» **TEXTABSCHNITT**:
# # # # # # #
Die Aktion Mensch fordert Unternehmen auf, mehr Menschen mit Behinderungen zu beschäftigen. Viele Arbeitgeber scheuten die Einstellung von Arbeitskräften mit Handicap, sagte Christina Marx, Sprecherin der Aktion Mensch, am Dienstag in Bonn.
Trotz Fachkräftemangel: 160.000 Schwerbehinderte arbeitslos
Ende Juni seien trotz Fachkräftemangels mehr als 160.000 schwerbehinderte Menschen in Deutschland arbeitslos gemeldet gewesen, teilte die Aktion Mensch mit. Fast die Hälfte dieser Menschen habe eine abgeschlossene Berufs- oder akademische Ausbildung.
"Das sind potenzielle Fachkräfte, die dem ersten Arbeitsmarkt verloren gehen."
Zwar seien Betriebe ab 20 Angestellten verpflichtet, auch Menschen mit Behinderungen zu beschäftigen, aber viele zahlten lieber stattdessen eine Ausgleichsabgabe. "Gerade kleinere Unternehmen wissen zu wenig über Fördermöglichkeiten", sagte Marx.
# # # # # # #
» **GESPEICHERTE DATEN**:
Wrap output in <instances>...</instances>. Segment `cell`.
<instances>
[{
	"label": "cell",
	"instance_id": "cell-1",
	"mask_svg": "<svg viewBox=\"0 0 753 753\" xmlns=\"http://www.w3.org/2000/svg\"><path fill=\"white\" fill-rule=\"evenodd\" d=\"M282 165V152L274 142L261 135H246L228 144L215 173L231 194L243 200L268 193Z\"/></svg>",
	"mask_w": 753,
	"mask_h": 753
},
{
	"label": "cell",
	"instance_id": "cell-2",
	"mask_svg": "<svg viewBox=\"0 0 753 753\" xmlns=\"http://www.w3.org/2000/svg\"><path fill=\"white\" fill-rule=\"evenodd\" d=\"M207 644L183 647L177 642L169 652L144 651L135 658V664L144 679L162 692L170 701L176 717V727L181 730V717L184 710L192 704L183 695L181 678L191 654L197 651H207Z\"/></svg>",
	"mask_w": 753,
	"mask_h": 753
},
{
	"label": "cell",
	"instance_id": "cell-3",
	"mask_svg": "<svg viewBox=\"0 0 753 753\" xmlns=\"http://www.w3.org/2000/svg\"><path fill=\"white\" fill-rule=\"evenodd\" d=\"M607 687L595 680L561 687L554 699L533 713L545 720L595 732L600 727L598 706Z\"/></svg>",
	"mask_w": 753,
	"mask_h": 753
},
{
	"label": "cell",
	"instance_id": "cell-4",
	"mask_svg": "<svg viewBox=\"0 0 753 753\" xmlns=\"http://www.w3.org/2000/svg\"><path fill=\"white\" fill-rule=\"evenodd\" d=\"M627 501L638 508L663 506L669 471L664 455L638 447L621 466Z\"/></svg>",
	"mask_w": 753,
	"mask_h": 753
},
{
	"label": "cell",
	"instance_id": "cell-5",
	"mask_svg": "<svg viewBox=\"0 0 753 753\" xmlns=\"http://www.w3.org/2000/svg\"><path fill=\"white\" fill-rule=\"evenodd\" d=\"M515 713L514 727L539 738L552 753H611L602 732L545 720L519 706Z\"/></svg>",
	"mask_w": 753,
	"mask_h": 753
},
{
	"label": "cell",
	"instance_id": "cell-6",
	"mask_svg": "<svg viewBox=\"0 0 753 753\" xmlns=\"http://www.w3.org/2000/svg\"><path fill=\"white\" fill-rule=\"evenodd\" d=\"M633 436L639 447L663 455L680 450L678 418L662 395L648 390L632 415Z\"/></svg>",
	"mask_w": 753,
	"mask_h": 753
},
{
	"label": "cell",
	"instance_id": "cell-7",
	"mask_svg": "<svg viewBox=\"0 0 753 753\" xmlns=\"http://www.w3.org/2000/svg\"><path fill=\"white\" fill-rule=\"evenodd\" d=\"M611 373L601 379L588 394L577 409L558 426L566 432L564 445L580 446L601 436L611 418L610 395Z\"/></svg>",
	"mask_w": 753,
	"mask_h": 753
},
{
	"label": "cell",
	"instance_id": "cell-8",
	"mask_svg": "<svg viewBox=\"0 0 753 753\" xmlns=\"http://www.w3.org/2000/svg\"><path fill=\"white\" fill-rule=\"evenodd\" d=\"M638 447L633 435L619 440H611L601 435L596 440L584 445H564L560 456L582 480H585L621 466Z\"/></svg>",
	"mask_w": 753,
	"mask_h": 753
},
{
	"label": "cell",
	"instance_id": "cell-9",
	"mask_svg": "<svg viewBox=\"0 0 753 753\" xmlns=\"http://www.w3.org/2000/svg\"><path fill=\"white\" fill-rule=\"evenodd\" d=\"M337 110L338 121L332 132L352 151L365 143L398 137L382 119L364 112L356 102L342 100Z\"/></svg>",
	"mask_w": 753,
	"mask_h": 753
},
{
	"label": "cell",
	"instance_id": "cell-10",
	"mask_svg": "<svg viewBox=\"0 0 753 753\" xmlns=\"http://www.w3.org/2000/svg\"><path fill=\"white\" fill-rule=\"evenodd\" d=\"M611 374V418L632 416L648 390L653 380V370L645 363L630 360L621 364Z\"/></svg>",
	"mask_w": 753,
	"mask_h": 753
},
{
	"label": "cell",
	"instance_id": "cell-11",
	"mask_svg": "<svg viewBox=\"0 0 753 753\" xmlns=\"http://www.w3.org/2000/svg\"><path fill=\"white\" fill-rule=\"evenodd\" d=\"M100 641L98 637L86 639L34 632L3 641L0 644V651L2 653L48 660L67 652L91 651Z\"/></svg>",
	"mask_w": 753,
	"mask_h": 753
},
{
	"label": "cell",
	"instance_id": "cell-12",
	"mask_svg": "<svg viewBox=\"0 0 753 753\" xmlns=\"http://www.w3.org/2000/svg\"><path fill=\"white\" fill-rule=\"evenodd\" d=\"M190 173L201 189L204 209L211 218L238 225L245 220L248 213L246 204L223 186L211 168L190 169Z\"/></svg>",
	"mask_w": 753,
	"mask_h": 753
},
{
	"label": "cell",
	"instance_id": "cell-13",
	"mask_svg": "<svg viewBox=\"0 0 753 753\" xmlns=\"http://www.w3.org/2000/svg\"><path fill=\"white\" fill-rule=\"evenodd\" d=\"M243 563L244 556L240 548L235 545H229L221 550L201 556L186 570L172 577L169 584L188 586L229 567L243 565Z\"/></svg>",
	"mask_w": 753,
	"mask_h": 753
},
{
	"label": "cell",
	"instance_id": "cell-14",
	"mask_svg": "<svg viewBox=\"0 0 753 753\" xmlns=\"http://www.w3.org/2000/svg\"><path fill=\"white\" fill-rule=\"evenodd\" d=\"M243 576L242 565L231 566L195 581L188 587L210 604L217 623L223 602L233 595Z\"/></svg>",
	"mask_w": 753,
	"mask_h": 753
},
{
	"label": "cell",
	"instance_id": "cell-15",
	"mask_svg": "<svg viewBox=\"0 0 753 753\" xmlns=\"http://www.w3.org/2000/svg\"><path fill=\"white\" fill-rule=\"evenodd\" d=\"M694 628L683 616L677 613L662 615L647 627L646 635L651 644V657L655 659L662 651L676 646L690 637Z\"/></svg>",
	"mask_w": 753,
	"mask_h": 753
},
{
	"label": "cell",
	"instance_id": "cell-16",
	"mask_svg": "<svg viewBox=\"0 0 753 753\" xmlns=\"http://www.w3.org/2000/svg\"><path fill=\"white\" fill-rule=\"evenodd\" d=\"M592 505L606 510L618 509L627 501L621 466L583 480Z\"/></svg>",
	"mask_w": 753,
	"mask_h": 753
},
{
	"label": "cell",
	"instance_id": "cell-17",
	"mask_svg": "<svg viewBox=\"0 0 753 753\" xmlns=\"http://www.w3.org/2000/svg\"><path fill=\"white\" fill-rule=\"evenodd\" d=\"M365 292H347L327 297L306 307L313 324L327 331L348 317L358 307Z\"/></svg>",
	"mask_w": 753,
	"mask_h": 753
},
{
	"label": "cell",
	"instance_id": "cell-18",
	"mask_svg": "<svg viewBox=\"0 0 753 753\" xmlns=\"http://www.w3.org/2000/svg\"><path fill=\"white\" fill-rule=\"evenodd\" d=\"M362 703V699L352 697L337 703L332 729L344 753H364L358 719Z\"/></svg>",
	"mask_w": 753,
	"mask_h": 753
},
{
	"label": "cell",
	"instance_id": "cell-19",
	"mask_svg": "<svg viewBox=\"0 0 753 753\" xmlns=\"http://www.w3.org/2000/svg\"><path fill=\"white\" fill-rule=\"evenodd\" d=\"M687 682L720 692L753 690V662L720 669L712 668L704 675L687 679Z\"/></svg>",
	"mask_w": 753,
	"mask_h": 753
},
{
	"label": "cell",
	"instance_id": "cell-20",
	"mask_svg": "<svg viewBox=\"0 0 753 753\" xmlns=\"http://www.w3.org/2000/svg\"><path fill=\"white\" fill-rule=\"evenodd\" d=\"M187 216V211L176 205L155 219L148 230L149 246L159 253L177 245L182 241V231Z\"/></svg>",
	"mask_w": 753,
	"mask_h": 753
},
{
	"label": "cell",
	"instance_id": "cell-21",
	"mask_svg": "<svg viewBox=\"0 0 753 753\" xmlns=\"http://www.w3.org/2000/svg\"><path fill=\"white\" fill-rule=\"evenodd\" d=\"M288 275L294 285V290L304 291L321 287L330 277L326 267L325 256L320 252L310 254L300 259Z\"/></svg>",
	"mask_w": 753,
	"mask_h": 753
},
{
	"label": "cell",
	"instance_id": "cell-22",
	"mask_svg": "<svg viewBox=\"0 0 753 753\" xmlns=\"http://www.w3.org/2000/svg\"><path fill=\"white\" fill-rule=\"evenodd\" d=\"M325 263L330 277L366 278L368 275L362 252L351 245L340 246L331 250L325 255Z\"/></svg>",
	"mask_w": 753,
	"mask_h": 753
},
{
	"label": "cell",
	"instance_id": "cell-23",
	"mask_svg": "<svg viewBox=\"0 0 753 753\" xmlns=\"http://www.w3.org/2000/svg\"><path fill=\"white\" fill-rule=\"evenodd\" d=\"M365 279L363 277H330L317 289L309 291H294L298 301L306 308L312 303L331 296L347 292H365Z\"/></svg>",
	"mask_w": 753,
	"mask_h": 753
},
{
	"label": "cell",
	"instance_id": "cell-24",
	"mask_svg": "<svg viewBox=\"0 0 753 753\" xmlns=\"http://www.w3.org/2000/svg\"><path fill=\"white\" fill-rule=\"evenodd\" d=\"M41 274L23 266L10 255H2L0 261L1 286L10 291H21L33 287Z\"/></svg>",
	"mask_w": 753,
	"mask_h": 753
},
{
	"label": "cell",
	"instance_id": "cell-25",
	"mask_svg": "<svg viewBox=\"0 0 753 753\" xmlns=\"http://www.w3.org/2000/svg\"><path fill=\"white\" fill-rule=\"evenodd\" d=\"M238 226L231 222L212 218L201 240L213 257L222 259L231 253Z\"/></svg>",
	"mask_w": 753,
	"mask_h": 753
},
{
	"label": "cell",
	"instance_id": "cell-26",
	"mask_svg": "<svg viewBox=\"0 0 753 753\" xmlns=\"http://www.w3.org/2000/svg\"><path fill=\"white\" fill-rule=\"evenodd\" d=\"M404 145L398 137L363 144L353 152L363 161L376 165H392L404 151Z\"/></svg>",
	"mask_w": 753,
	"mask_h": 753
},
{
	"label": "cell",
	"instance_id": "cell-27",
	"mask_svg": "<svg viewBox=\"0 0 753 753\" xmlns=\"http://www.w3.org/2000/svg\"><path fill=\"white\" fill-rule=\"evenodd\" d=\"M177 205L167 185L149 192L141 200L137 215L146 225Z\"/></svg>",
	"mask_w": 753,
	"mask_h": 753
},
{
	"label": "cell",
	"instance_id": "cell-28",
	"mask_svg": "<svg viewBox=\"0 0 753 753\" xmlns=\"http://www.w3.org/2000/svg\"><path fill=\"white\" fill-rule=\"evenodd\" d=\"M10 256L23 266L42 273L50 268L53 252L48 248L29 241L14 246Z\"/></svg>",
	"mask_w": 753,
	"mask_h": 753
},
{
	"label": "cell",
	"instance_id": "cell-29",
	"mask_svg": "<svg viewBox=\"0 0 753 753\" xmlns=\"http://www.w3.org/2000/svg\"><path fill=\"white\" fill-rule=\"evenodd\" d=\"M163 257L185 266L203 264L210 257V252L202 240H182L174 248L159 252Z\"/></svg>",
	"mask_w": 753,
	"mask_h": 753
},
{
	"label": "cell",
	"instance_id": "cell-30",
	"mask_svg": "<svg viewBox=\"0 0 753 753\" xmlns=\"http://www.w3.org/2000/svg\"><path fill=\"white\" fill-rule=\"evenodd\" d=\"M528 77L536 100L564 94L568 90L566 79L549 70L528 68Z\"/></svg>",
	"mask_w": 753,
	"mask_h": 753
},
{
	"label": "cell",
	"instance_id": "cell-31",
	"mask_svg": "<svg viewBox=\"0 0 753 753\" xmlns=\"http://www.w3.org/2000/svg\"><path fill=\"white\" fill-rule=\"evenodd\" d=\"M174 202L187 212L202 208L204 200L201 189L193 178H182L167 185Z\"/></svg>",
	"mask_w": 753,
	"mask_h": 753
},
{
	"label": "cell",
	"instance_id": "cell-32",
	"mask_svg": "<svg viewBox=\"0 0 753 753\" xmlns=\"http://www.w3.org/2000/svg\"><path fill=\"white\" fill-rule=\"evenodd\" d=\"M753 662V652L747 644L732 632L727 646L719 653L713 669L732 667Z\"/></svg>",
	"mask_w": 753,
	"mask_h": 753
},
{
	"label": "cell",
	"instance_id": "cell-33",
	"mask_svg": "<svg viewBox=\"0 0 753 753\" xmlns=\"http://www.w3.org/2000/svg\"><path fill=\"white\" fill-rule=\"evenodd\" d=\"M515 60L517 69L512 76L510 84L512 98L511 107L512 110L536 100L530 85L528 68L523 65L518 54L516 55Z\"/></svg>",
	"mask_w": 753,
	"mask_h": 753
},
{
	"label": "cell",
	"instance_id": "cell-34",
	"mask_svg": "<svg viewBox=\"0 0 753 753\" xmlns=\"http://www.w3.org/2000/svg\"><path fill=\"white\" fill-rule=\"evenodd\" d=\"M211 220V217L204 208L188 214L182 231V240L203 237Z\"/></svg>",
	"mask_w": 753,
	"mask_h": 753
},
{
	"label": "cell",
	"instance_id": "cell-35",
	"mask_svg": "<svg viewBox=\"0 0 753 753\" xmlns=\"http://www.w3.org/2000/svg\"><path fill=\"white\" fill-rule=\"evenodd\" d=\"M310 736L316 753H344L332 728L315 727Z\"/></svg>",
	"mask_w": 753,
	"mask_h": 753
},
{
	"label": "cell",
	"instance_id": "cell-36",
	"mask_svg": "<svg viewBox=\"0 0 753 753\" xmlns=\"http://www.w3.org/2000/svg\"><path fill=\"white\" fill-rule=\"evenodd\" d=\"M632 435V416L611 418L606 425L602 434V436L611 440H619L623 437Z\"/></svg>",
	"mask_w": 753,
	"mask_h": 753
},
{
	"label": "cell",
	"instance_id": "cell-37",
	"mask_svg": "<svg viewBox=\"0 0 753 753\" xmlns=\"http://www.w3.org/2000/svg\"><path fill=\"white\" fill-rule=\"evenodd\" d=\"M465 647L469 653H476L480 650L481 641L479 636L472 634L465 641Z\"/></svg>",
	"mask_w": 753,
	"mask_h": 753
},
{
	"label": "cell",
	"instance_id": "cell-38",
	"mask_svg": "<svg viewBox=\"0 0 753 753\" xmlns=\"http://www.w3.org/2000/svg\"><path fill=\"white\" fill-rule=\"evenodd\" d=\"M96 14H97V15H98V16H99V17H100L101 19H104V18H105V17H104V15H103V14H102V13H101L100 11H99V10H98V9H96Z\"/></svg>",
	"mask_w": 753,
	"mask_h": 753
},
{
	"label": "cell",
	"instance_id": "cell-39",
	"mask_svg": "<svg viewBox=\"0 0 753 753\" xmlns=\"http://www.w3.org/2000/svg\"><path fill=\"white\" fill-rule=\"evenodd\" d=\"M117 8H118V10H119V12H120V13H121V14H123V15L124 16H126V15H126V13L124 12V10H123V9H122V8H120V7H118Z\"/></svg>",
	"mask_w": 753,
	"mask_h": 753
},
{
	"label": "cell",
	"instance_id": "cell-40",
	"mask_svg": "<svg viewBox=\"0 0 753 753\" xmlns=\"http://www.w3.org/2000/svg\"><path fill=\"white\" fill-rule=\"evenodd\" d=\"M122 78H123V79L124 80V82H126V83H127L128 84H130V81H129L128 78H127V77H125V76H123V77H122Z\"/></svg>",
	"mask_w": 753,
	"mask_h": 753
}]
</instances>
# # # # # # #
» **ARBEITSAUFTRAG 1**:
Prüfe, ob die drei Aussagen zum Textabschnitt über die Aktion Mensch passen, und antworte jeweils mit Ja oder Nein samt den entscheidenden Worten als wörtlichem Zitat.
(a) Ende Juni waren in Deutschland mehr als 160.000 schwerbehinderte Menschen arbeitslos gemeldet.
(b) Betriebe ab zehn Angestellten müssen auch Menschen mit Behinderungen beschäftigen.
(c) Laut Marx wissen vor allem große Unternehmen zu wenig über Fördermöglichkeiten.
» **ARBEITSAUFTRAG 2**:
Schreib den Textabschnitt über die Aktion Mensch und die Beschäftigung von Menschen mit Behinderungen im Anschluss an seinen letzten Satz weiter.

» **ERWARTETE ANTWORT 1**:
(a) Ja: „Ende Juni seien trotz Fachkräftemangels mehr als 160.000 schwerbehinderte Menschen in Deutschland arbeitslos gemeldet gewesen“
(b) Nein: „Zwar seien Betriebe ab 20 Angestellten verpflichtet, auch Menschen mit Behinderungen zu beschäftigen“
(c) Nein: „Gerade kleinere Unternehmen wissen zu wenig über Fördermöglichkeiten“

» **ERWARTETE ANTWORT 2**:
Keine Unterschiede zwischen Angestellten mit und ohne Behinderung
Sie verwies auf das Inklusionsbarometer der Aktion Mensch, wonach Betriebe, die Schwerbehinderte beschäftigen, keine Unterschiede in Motivation, Leistungsfähigkeit Einarbeitung, Fehlzeiten, sozialer Einbindung oder Belastbarkeit zwischen Angestellten mit und ohne Behinderung sehen.
Fast jeder Zehnte weist schwere Behinderung auf
Fast jeder zehnte Mensch in Deutschland weist eine schwere Behinderung auf. Wie das Statistische Bundesamt am Mittwoch in Wiesbaden mitteilte, lebten zum Jahresende 2021 rund 7,8 Millionen schwerbehinderte Menschen in Deutschland. Das entsprach einem Anteil von 9,4 Prozent in der gesamten Bevölkerung.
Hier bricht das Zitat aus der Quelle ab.